§ Aim 1
From the article on activist CEOs, output the passage from "Activist CEOs? Meet" up to and including "of his employees.".
§ Aim 2
Shorten the paragraph of the activist CEO article that begins "FOX Business takes a closer look" while keeping its main facts.

§ Text provided
++++++++++++++++++++
Activist CEOs? Meet some of the country's most politically active business leaders
Over the course of the past few years, Salesforce co-CEO Marc Benioff has criticized a law that he said discriminated against LGBT people; bickered with Twitter CEO Jack Dorsey about who was doing more to address homelessness and stopped selling things like bump stocks on its e-commerce platform.
Benioff maintains that he’s not trying to be an activist CEO, but that he’s merely trying to fight battles on behalf of his employees.
“I didn’t become this activist CEO,” Benioff told Fortune. “I got pushed by my employees into it. My job as CEO is to listen deeply to my employees and customers and to respond to them effectively.”
Benioff isn’t the only chief executive to wade into social and political strifes recently. He joins a handful of business leaders who sit at the helm of some of the world’s biggest companies in making a habit of speaking out -- and fighting against -- about what they perceive as injustices.
FOX Business takes a closer look at some of the more-prominent so-called activist CEOs who are getting involved in contentious public debates ranging from laws affecting transgender people in North Carolina to climate change.
++++++++++++++++++++
§ Records
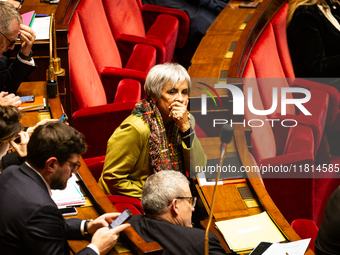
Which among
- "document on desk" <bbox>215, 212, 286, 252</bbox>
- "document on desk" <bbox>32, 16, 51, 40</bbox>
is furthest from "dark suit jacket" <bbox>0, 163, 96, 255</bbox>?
"document on desk" <bbox>32, 16, 51, 40</bbox>

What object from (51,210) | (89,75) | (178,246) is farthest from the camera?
(89,75)

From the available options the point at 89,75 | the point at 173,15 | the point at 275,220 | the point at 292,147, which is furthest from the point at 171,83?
the point at 173,15

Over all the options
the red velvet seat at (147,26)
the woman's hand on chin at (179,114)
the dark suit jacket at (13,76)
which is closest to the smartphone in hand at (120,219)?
the woman's hand on chin at (179,114)

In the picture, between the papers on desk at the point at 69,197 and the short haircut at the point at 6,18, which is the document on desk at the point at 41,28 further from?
the papers on desk at the point at 69,197

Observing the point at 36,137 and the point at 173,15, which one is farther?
the point at 173,15

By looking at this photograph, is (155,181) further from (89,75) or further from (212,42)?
(212,42)

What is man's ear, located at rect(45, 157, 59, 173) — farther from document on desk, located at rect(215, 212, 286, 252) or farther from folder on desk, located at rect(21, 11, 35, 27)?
folder on desk, located at rect(21, 11, 35, 27)

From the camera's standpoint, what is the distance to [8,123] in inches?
35.9

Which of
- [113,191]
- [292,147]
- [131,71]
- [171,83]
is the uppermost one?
[171,83]

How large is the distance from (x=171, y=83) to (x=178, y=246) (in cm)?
48

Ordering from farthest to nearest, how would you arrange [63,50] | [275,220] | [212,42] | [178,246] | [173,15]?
[173,15] → [212,42] → [63,50] → [275,220] → [178,246]

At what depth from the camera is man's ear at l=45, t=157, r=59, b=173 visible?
0.76 meters

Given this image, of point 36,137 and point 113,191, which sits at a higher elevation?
A: point 36,137

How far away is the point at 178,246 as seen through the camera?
841mm
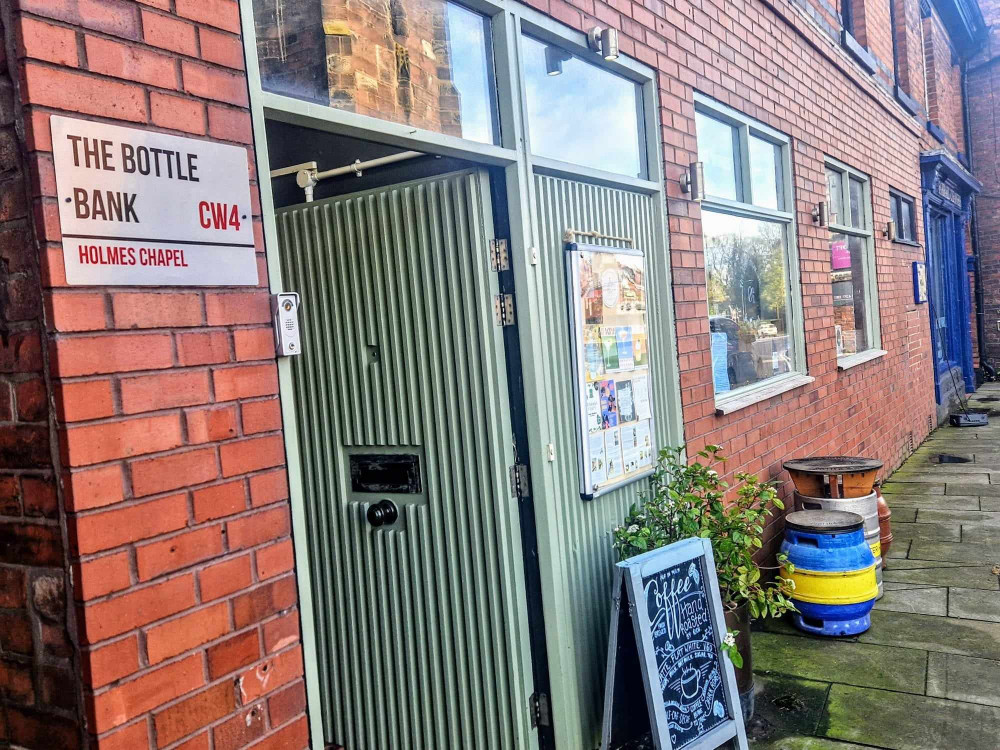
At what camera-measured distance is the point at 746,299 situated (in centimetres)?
527

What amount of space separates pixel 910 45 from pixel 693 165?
26.3ft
++++++++++++++++++++
§ Worked answer 1
Activist CEOs? Meet some of the country's most politically active business leaders
Over the course of the past few years, Salesforce co-CEO Marc Benioff has criticized a law that he said discriminated against LGBT people; bickered with Twitter CEO Jack Dorsey about who was doing more to address homelessness and stopped selling things like bump stocks on its e-commerce platform.
Benioff maintains that he’s not trying to be an activist CEO, but that he’s merely trying to fight battles on behalf of his employees.

§ Worked answer 2
FOX Business examines prominent so-called activist CEOs who join contentious public debates, from North Carolina laws affecting transgender people to climate change.